Studies on the Metabolic Fate of Azuletil Sodium (V):Protein Binding and Uptake by Erythrocytes

Abstract

The binding to various proteins and the uptake by erythrocytes of ¹⁴C-KT1 -32 and its major metabolites (¹⁴C-M1, ¹⁴C-M2) were studied. The binding of ¹⁴C-KT1-32, ¹⁴C-M1 and ¹⁴C-M2 to total plasma, albumin, α₁-acid glycoprotein(AAG) and γ-globulins were determined in humans and various animals in vitro, ex vivo and in vivo. The uptakes by erythrocytes were determined in humans, rats and dogs in vitro or in vivo.

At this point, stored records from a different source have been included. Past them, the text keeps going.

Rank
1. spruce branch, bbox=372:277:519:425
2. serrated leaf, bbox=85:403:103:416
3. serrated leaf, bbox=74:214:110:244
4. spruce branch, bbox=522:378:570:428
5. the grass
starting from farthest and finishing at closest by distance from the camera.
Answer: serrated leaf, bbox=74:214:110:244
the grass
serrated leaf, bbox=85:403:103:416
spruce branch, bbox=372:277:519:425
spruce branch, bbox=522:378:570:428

1. The binding of ¹⁴C-KT1-32, ¹⁴C-M1 and ¹⁴C-M2 to plasma and albumin were greater than 97%. AAG and γ-globulins bindings of ¹⁴C-KT1-32, ¹⁴C-M1 and ¹⁴C-M2 were less than 15%.
2. Protein binding of ¹⁴C-KT1-32 to rat, dog and human plasma was characterized as reversible.
3. Protein binding of ¹⁴C-KT1-32 to human plasma was not affected by the additions of cimetidine, ranitidine, famotidine and bromazepam. Protein binding of ³H-cimetidine, ranitidine, famotidine and bromazepam to human plasma was also not affected by the addition of KT1-32.
4. The uptakes of ¹⁴C-KT1-32 by erythrocytes of humans and various animals were less than 41% in vivo or in vitro.